Putting Methylation Classifiers to Work

At NIH, all patients who visit the Neuro-Oncology Clinic have their diagnosis reviewed by a neuropathologist. The NCI-CONNECT team often receives tumor tissue from the hospital where a patient had their biopsy or surgery. If a patient has not already had surgery or a biopsy, they can consult with NIH's neurosurgical oncology team. They’ll examine the tissue closely under a microscope, looking at alterations in the tissue.

But that’s just the start. Next, they’ll use the latest technologies, including state-of-the-art DNA sequencing and DNA methylation analysis, to understand a tumor’s underlying molecular alterations. By combining all the diagnostic information, the NCI-CONNECT team makes the most precise possible

A recent study in Neuro-Oncology led by Dr. Abdullaev, Kenneth Aldape, M.D., Ph.D., senior investigator and chief of the NCI Center for Cancer Research's Laboratory of Pathology, Mark Gilbert, M.D., co-lead of NCI-CONNECT and chief of the Neuro-Oncology Branch, and others, suggests that methylation-based classification is even more valuable than the original 2018 study suggested for diagnosing rare CNS cancers. The new study included more than 1,200 neuropathology samples analyzed with the methylation classifier over two years. Among all the cases, the classifier offered a score with high confidence in more than 60 percent of them.

In the cases with a high-confidence score, the classifier affected the diagnosis about half the time. Nearly a third of the cases analyzed in this way also ended up with a substantially new diagnosis. The researchers' early experience using the classifier now offers a practical guide to using methylation analysis in routine diagnosis of CNS tumors at NCI and other cancer centers.

"We’ve established this technique in the laboratory," says Dr. Abdullaev. "We’ve shown its utility and accuracy in the classification of tumors and helping patients ultimately to get a proper diagnosis."

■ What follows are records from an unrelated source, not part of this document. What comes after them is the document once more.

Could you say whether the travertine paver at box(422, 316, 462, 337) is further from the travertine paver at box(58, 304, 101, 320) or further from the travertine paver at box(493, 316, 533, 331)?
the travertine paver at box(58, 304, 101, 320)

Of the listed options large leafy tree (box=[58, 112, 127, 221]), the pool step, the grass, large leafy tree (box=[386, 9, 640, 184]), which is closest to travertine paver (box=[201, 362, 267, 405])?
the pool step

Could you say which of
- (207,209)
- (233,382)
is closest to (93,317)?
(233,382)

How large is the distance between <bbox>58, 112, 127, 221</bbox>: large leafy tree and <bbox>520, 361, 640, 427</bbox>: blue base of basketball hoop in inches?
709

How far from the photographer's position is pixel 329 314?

Pursuing Methylation-Based Testing

Dr. Abdullaev says that every patient with a CNS tumor who comes to NIH—or has their sample sent by their health care team anywhere in the world—can get access to this kind of analysis free of charge. Every patient who comes to NIH is considered for clinical trials, he explains. Their samples are sent for evaluation, which includes methylation analysis and, oftentimes, next-generation sequencing. Much of the time, he says, the NCI-CONNECT team receives samples from doctors and patients who need assistance with hard-to-classify CNS tumors.

“Patients might be seen in an outside hospital and they cannot determine what type of cancer it is,” Dr. Abdullaev says. “They are looking for help and we provide the service. We can run the testing and then provide them with a report on what we found and how we classify the tumor.”

Each case Dr. Abdullaev's team examines also generates important data that they use to further improve the methylation classifier and future diagnoses. The evidence also can lead to the identification of new CNS tumor subtypes.

“We may find one case that doesn’t fit the current picture,” he says. “Down the road, we may find another similar case. This is a very dynamic field. It's rapidly evolving. We’re one of multiple centers around the world now accepting methylation as a tool to help better diagnose patients and gather more knowledge about these cancers.”

Ultimately, the goal is to advance understanding, diagnosis, and treatment for rare brain and spine cancers.